▶ [DATA LINES]
↓

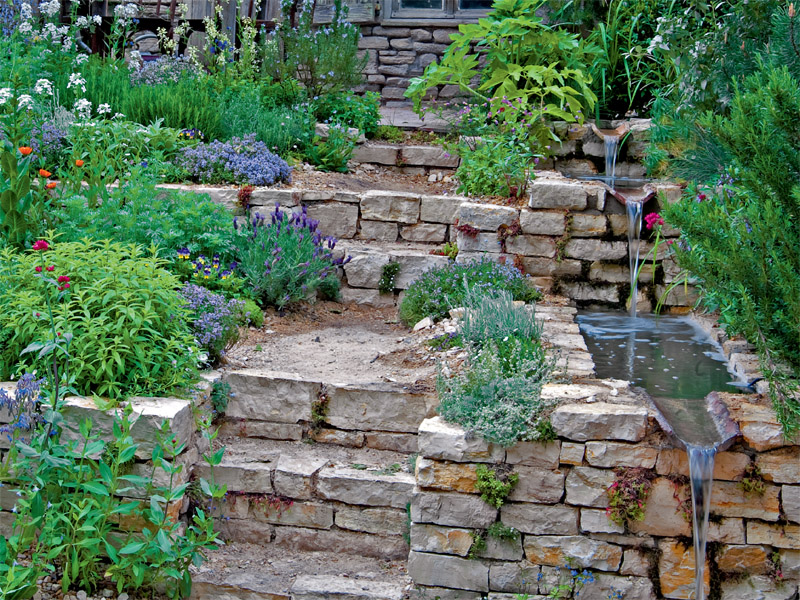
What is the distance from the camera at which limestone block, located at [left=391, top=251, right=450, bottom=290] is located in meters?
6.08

↑
↓

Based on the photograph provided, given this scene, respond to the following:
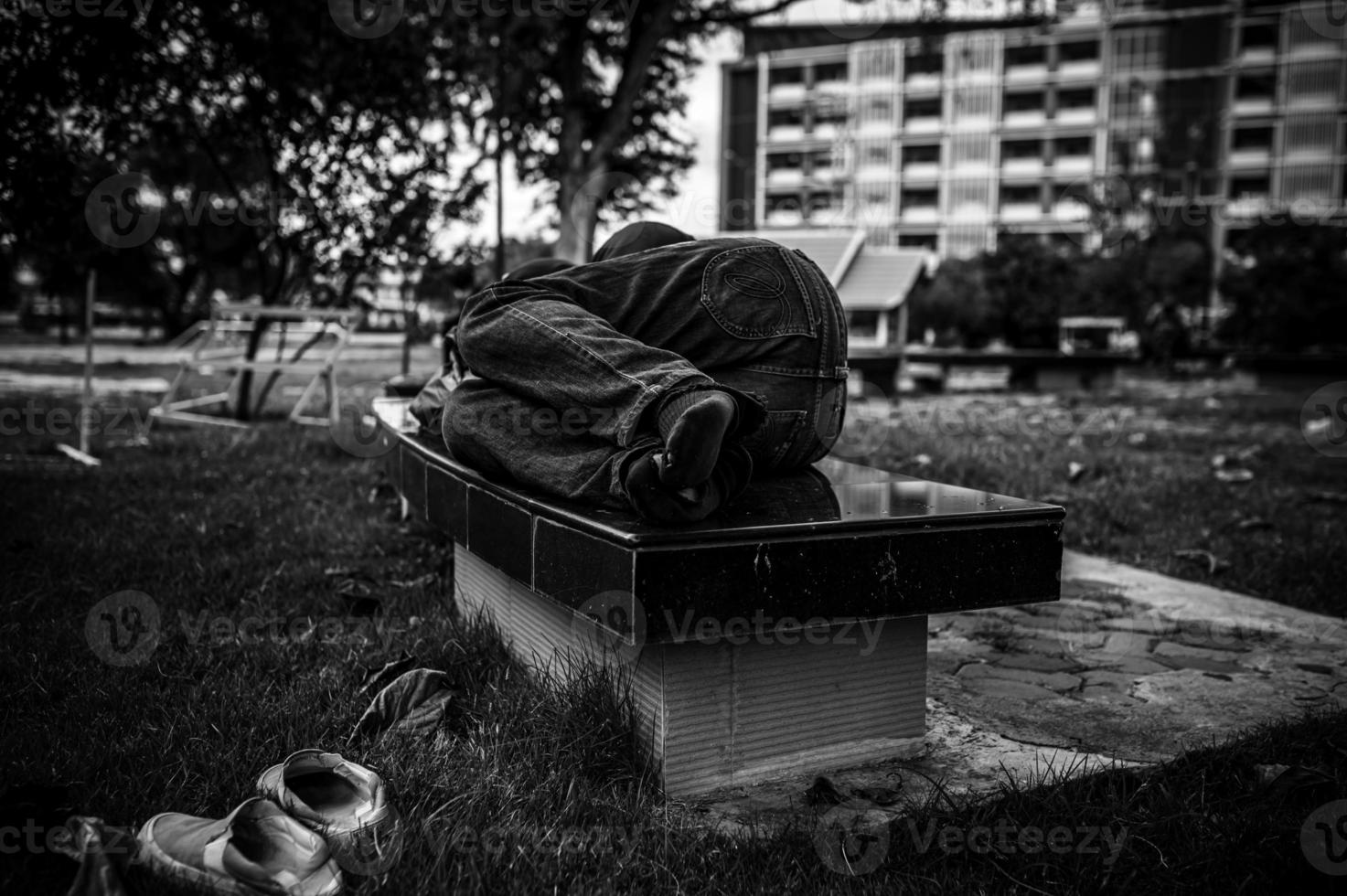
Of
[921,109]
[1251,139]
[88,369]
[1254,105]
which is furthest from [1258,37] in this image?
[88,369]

↑

▶ [WRITTEN INSTRUCTION]
Report each of the lines above that contains the word "which", copying every one of them in full.

▶ [PROBLEM SOLUTION]
What is the distance from the camera at which limestone block, located at [left=391, top=251, right=450, bottom=290] is located in meters?
which is furthest from [1258,37] in this image?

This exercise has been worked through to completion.